Car Mechanics (UK)
I hope you can shed some light on a problem with my three-door 2001 Toyota RAV4 NRG VVTI. I’ve owned the vehicle for two years and have been impressed with how it drives. After the 2018 MOT, where it initially failed on emissions, my garage changed a Lambda sensor and the car passed.
Since then, I have only used Shell V-power or BP Ultimate fuel and, on the last fill before the 2019 MOT, I put a bottle of Forte fuel emission system cleaner into the tank. The car subsequently received a fail certificate, which detailed the following: Exhaust hydrocarbon content after 2nd fast idle exceeds default limits (184.108.40.206(b)) Exhaust Lambda reading after 2nd fast idle outside specified limits (220.127.116.11 (c)) Exhaust carbon monoxide content at idle exceeds default limits (18.104.22.168 (b)) The tester’s comment was that it is running too rich. My mechanic changed the second downstream oxygen sensor (bank 2 sensor was changed at the last MOT). The engine did not reach the levels required at another check.

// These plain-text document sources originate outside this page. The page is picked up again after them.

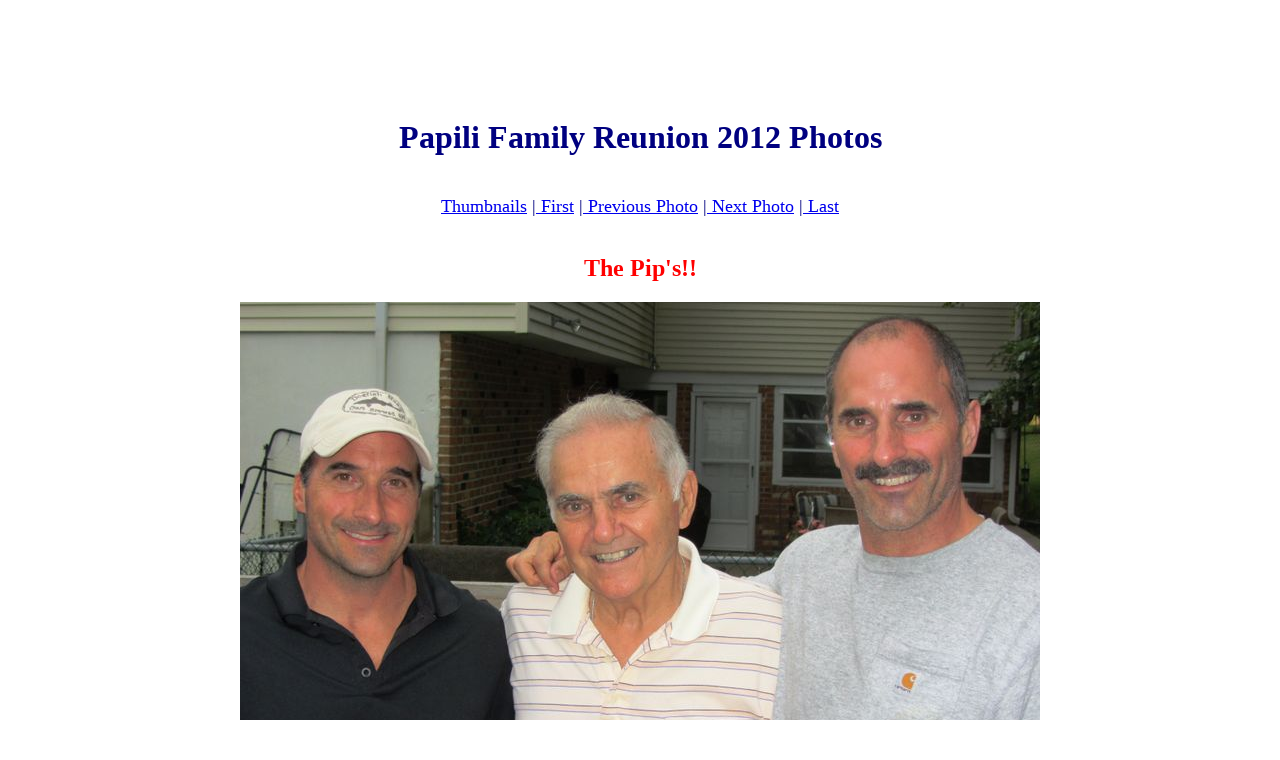

--- FILE ---
content_type: text/html; charset=UTF-8
request_url: http://papili.us/pipreunion2012/display_photo.php?photoid=818
body_size: 873
content:
<html>
<head>
<Title>The Papili Family Reunion - August 2012</TITLE>




<!-- Code needed for Share Buttons -->
<script type="text/javascript">var switchTo5x=true;</script>
<script type="text/javascript" src="http://w.sharethis.com/button/buttons.js"></script>
<script type="text/javascript">stLight.options({publisher:'af5cff6d-4b24-4924-9de2-419d90c38d2c'});</script>
<!-- Code needed for Share Buttons -->





</head>
<Body bgcolor=white text="navy">
<html>
<body>

<center>

 <!-- Google Adsense Here -->
<script type="text/javascript"><!--
google_ad_client = "ca-pub-4411973262865760";
/* pip-displayphoto=top */
google_ad_slot = "0896818093";
google_ad_width = 728;
google_ad_height = 90;
//-->
</script>
<script type="text/javascript"
src="http://pagead2.googlesyndication.com/pagead/show_ads.js">
</script>




<h1>Papili Family Reunion 2012 Photos</h1>

<br>

<font size=+1><a href=index.php>Thumbnails</a> |<a href=display_photo.php?photoid=750> First</a> |<a href=display_photo.php?photoid=817> Previous Photo</a> |<a href=display_photo.php?photoid=819> Next Photo</a> |<a href=display_photo.php?photoid=835> Last</a></font><br clear=all><br><font color=red><h2>The Pip's!!</h2></font><img src=images/img_818.jpg><br clear=all><br><font size=+1><a href=index.php>Thumbnails</a> |<a href=display_photo.php?photoid=750> First</a> |<a href=display_photo.php?photoid=817> Previous Photo</a> |<a href=display_photo.php?photoid=819> Next Photo</a> |<a href=display_photo.php?photoid=835> Last</a></font>
<br><hr><br>
<center>

<table cellspan=5>
<tr>
<td>    <a href="http://youtu.be/Fj9oK-GPhyU">Laura 400M Video</a> </td>
<td>    </td>
<td>    <a href="http://youtu.be/zP76-UkE9KM">Kyle on Water Slide</a>      </td>
</tr>
</table>
<br>
 <!-- Adsense Footer -->

<script type="text/javascript"><!--
google_ad_client = "ca-pub-4411973262865760";
/* pip-displayphoto-bottom */
google_ad_slot = "5649390955";
google_ad_width = 728;
google_ad_height = 15;
//-->
</script>
<script type="text/javascript"
src="http://pagead2.googlesyndication.com/pagead/show_ads.js">
</script>
<br><br>
<table cellspan=5>
<tr>
<td>    <a href="http://papili.us/delaware">Delaware Info</a>    </td>
<td>    </td>
<td>    <a href="http://youtu.be/eaV0A1k2xqE">Kevin Talent Competition Video</a>    </td>
</tr>
</table>

<br>

</center>
</body>
</html>


--- FILE ---
content_type: text/html; charset=utf-8
request_url: https://www.google.com/recaptcha/api2/aframe
body_size: 259
content:
<!DOCTYPE HTML><html><head><meta http-equiv="content-type" content="text/html; charset=UTF-8"></head><body><script nonce="f27rkJhq2WMZhP_hCG6Aag">/** Anti-fraud and anti-abuse applications only. See google.com/recaptcha */ try{var clients={'sodar':'https://pagead2.googlesyndication.com/pagead/sodar?'};window.addEventListener("message",function(a){try{if(a.source===window.parent){var b=JSON.parse(a.data);var c=clients[b['id']];if(c){var d=document.createElement('img');d.src=c+b['params']+'&rc='+(localStorage.getItem("rc::a")?sessionStorage.getItem("rc::b"):"");window.document.body.appendChild(d);sessionStorage.setItem("rc::e",parseInt(sessionStorage.getItem("rc::e")||0)+1);localStorage.setItem("rc::h",'1768999144300');}}}catch(b){}});window.parent.postMessage("_grecaptcha_ready", "*");}catch(b){}</script></body></html>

Then the catalytic converter was changed and it passed the emissions test, but at the upper end of the limits. The engine coolant sensor was also changed and, although the limits remain within the parameters for a pass, my mechanics are concerned that the high level means the cat may be destroyed by next year’s MOT. The garage’s diagnostic equipment picked up that the sensors were now all signalling, but obviously it is not a Toyota main dealer, although my mechanics felt that the level of diagnostics required should be adequate using their equipment given the age of the car. Having said that, the high-level has not yet been addressed so your thoughts would be appreciated. Other information from the V5: Variant ACA20(Z), Version ACA20R – AZMNKW(2B) 1998cc CO2 211g/km VIN and engine number supplied. Exhaust Emissions CO (g/km or g/kwh) 0.610 – HC (g/km or g/kwh) 0.070 – NOX (g/km or g/kwh) 0.040.
I would agree with the simple explanation given that your Toyota is running rich. The problems addressed have so far all been attacked from an engine management perspective. Changing the 02 sensor and the temperature sensor are all actions that would encourage the ECU to lower the fuel content. Replacing the catalytic converter would initially compensate for the richer mixture, as it has done, but over time this will again fail, as you fear.
I would consider the possibility that the injectors are worn and allowing too much fuel into the manifold. This would account for the rich mixture and, at some point, no amount of electronic control will reduce this. The injectors are easily removed, so it may be advisable to have them checked.
One other component which has not been mentioned is the MAF sensor, which on your Toyota also incorporates the air temperature sensor. Although the MAF sensor is difficult to check using a scanner, the air temperature should be checked to ensure that it is giving accurate information to the ECU.